The song was released to generally positive reviews, who complimented its country crossover appeal, and was a success on adult contemporary radio. It peaked at number 14 on the Billboard Adult Contemporary airplay chart in July 2007, earning Brickman his 22nd entry on the chart and 13th top-15 hit. Furthermore, the song was Lady Antebellum's first entry on a Billboard chart before their proper debut single, "Love Don't Live Here", was released in October of that year; they would later match this position with their own single, "I Run to You" in 2009 before topping the AC chart with "Need You Now" that same year.

==Composition==
"Never Alone" is a new-age sentimental ballad composed by Gary Burr, Sarah Buxton, and Victoria Shaw. It has an approximate duration of three minutes and forty seconds (3:40) on the single version performed by Jim Brickman and Lady Antebellum. According to the digital sheet music published by Musicnotes.com through Kobalt Music Publishing, the song was originally composed in the key of D major and set in time to a slow, rhythmic tempo of approximately 56 BPM. The vocal range spans from a low note of F_{3} to a high note of B_{4}. The song also draws on influences country music and contemporary Christian music in its vocal arrangement and lyrical themes. "Never Alone" deals with the concept of unconditional love and delivers a positive message that someone will always be there to support you if you have faith.

Hillary Scott performs lead vocals on the single version, with vocal harmonies from her Lady Antebellum group members, Charles Kelley and Dave Haywood. Jim Brickman plays the piano on the track, while Haywood additionally plays guitar.
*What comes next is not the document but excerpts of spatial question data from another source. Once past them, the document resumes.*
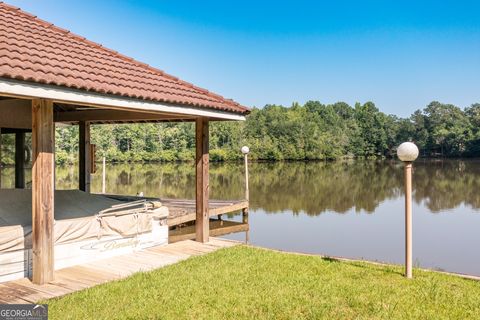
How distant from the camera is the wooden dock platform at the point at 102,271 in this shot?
14.8ft

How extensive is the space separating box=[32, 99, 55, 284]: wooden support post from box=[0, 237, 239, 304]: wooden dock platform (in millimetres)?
229

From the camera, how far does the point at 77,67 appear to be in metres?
5.20

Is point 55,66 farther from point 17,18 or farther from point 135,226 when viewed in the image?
point 135,226

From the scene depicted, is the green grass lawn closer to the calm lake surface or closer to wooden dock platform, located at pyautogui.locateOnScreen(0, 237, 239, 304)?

The track was produced by Dan Shea for its release as a single.

==Critical reception==
Chuck Taylor of Billboard was complimentary of the collaboration, noting the song's potential for crossover success on the country music and adult contemporary formats. "Never Alone" was ranked as Brickman's second-best song by AXS in September 2015, with reviewer Michelle Lavallee praising Scott's vocal performance in particular.

==Music video==
The music video for "Never Alone" was directed by Glenn Sweitzer and premiered June 12, 2007. It features Brickman and Lady Antebellum performing the song in a recording studio, with most of the shots centering either on Scott singing or Brickman playing on the piano.

==Album appearances==
In addition to the Evans version appearing on Escape, the Lady Antebellum version of "Never Alone" was featured on the 2009 re-issue of Valentine (originally released in 2002), a 2010 CD/DVD compilation also titled Never Alone, and two compilation albums - Ultimate Love Songs (2008) and More Greatest Hits (2012).

==Charts==
===Weekly charts===

| Chart (2007) | Peak position |
|---|---|
| US Adult Contemporary (Billboard) | 14 |
| Chart (2010) | Peak position |
| US New Age Digital Songs (Billboard) | 1 |

===Year-end charts===

| Chart (2007) | Position |
|---|---|
| US Adult Contemporary (Billboard) | 36 |

==Cover version==
- "Velkommen hjem" on the album Til deg, by Sissel Kyrkjebø
The lead-song of this album is "Velkommen hjem" (Welcome Home), a Norwegian translation of Victoria Shaw's "Never Alone". It's a country-influenced ballad and was translated by the Norwegian musician Guren Hagen. Sissel asked him to write the lyrics in Norwegian to the melody of "Never Alone". This song was a big hit on Norwegian radio and has been performed by Sissel on several occasions. Sissel performed "Velkommen hjem" as a duet with Swedish singer Carola on the Norwegian-Swedish talkshow Skavlan in November 2010 and later in December as a duet with Danish singer Poul Krebs on the Danish Christmas TV-concert DR's store juleshow.

- "莫忘初衷" by the Taiwanese band Power Station.